JOHN’S STORY

John Matthews was diagnosed with Motor Neurone Disease (MND), a disease which wastes muscles, but which spares the mind. It is a daunting combination. “With keen mind and open eyes, we watch ourselves die.” wrote Dennis Kay.

The bulbar form of MND eventually removed John’s voice and his ability to swallow.  But during the two years leading up to that point, he had learnt to conserve energy, economise on effort and increase his “core stability.” This is the foundation for breathing, swallowing and also for protecting the airway by coughing when something “goes down the wrong way”. He was enabled to develop strategies to help himself swallow as effectively as possible and he and his wife had learnt how to deal with choking. They received guidance in keeping the mouth comfortable and wet, by moving the tongue to stimulate saliva flow and using artificial saliva when tongue movements became too weak.

Adequate nutrition and hydration are important. Thin liquids were therefore thickened to make them easier to control and his diet was enhanced by supplementary foods of manageable consistency. Insertion of a gastrostomy provided a safer route than eating by mouth.

At first, this tube into the stomach was a reassuring back-up to meals by mouth, eventually, it replaced eating and drinking. However, John was able to enjoy a sip of his favourite white wine for longer than anyone had dared hope.

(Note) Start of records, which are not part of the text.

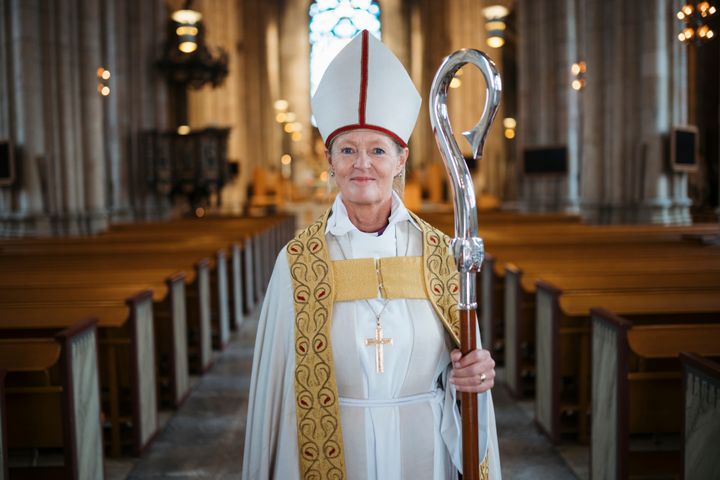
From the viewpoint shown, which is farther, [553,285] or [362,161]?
[553,285]

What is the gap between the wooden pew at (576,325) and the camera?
190 inches

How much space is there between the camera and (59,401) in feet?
14.0

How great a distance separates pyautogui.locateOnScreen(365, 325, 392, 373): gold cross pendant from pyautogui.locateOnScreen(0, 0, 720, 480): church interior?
0.53 metres

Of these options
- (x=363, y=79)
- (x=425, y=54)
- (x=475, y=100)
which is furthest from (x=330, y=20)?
(x=363, y=79)

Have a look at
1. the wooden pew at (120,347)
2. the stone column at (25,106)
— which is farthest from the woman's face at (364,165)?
the stone column at (25,106)

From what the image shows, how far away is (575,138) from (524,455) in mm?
12180

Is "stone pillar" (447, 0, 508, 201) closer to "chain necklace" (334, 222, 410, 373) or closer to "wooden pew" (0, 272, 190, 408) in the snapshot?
"wooden pew" (0, 272, 190, 408)

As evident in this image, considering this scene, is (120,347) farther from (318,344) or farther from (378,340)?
(378,340)

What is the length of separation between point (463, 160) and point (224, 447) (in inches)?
157

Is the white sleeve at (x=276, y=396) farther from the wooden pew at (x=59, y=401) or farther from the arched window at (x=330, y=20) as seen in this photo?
the arched window at (x=330, y=20)

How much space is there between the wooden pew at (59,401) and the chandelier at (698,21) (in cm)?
672

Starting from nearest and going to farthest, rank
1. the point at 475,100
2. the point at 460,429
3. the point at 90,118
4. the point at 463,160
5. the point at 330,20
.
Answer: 1. the point at 463,160
2. the point at 460,429
3. the point at 90,118
4. the point at 475,100
5. the point at 330,20

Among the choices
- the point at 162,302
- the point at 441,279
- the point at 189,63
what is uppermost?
the point at 189,63

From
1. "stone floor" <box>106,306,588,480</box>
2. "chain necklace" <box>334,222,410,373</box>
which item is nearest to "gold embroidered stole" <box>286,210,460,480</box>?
"chain necklace" <box>334,222,410,373</box>
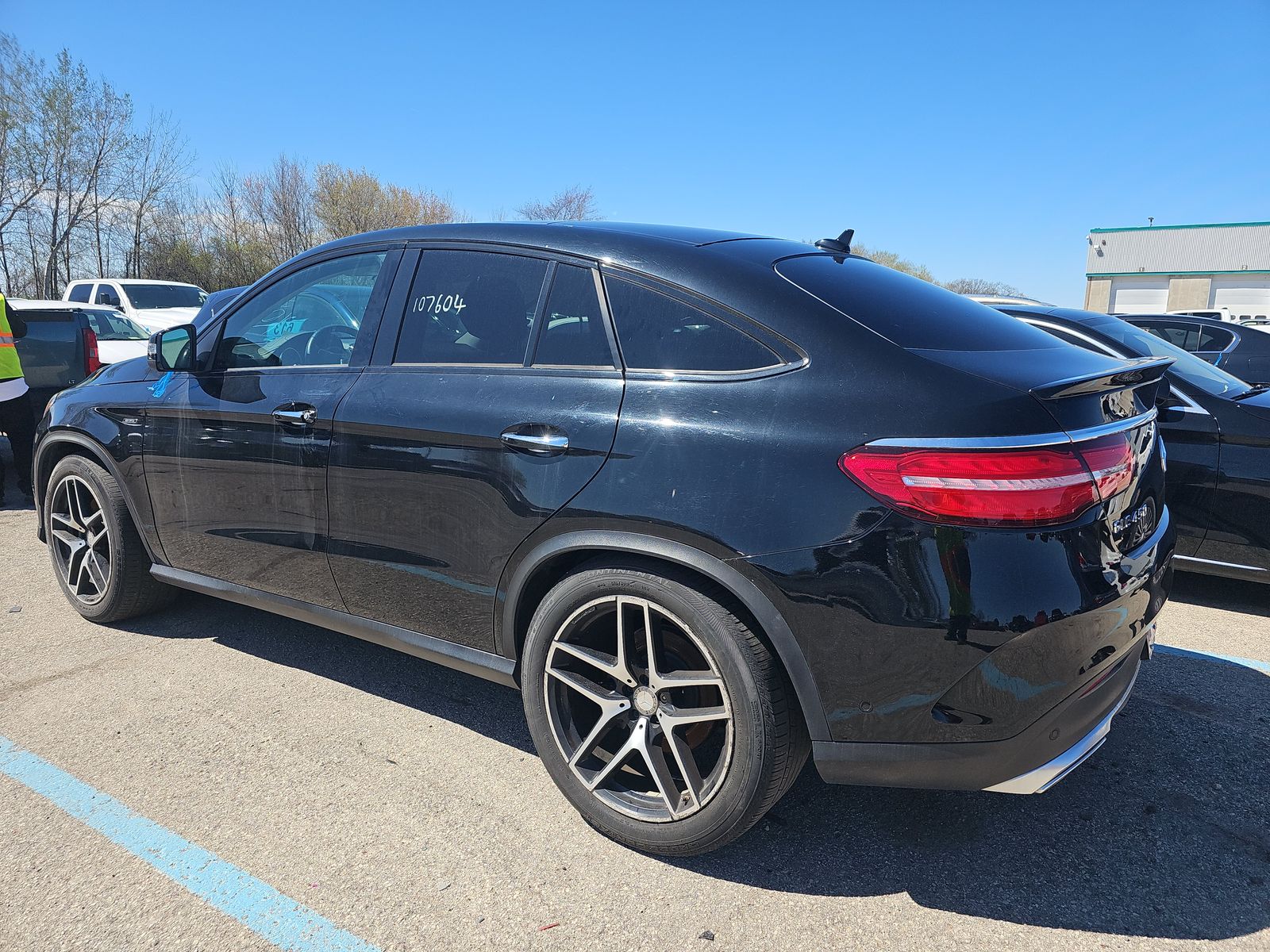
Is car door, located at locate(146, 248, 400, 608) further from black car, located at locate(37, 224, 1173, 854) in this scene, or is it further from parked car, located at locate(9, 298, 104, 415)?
parked car, located at locate(9, 298, 104, 415)

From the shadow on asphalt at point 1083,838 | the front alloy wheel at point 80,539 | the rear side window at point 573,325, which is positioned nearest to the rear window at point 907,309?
the rear side window at point 573,325

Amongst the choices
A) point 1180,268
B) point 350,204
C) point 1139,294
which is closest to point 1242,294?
point 1180,268

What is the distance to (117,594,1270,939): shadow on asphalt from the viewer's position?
7.30 ft

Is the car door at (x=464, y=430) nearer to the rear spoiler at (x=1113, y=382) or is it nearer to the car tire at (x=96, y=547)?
the rear spoiler at (x=1113, y=382)

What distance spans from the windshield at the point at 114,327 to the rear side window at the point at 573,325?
11.4 metres

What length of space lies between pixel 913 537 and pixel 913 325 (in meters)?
0.70

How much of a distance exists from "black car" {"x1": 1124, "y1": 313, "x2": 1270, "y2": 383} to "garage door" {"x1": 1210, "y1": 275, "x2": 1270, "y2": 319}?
51.6 m

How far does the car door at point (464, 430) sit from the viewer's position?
8.16 ft

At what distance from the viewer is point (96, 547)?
4.07 m

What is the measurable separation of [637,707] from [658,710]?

Initially, John and his family found it hard to believe that his voice and speech would deteriorate and disappear. He had an enormous sense of humour, he was witty and full of fun. He was a magistrate.heavens above, his voice was so very much part of him and his personality.

As the muscles of breathing became inevitably more affected, ARCOS’ equipment loan library provided an amplifier for his voice and then a Lightwriter. This is a portable communication aid with an electronic voice output that will “speak” out typed messages that can also be read on a small screen. John’s grandchildren were intrigued and fascinated by the Lightwriter and all the family had had time to become used to the device before he became unable to speak and had to rely on it for his communication. ARCOS’ policy is to provide information and equipment ahead of “crisis time”.

With characteristic generosity, John and Rosemary welcomed a film crew into their home and contributed to a documentary about the work of the charity ARCOS on 14 th July 2006. He died just five days later on 19th July 2006.

In The Times’ obituary notice, his family asked that donations be made to the John Matthews Fund at ARCOS in lieu of flowers. Over the next couple of weeks, more than £3,000 was contributed to the fund, established by John and his wife Rosemary in 2005. Donations continue to arrive.  The donations are testimony not only to the enormous affection for them of their many friends but also to a recognition that John Matthews benefited from the Facial Oral Tract Therapy (F.O.T.T.) he received at the ARCOS Centre in Malvern.

While there is as yet no cure available for motor neurone disease, there are practical steps that can be taken to tackle some of its symptoms and the feelings of helplessness likely to follow diagnosis. F.O.T.T. aims to help maintain function for as long as possible and to delay some common secondary effects of symptoms. These include anxiety, choking and inability to speak. The John Matthews Fund exists to provide therapy, equipment and support for individuals and their families. The ARCOS approach is designed to enable people to acquire understanding, skills and confidence in managing the deterioration of eating, drinking and communication. These are the functions particularly attacked by the bulbar form of MND that affects about 25% of those with the disease.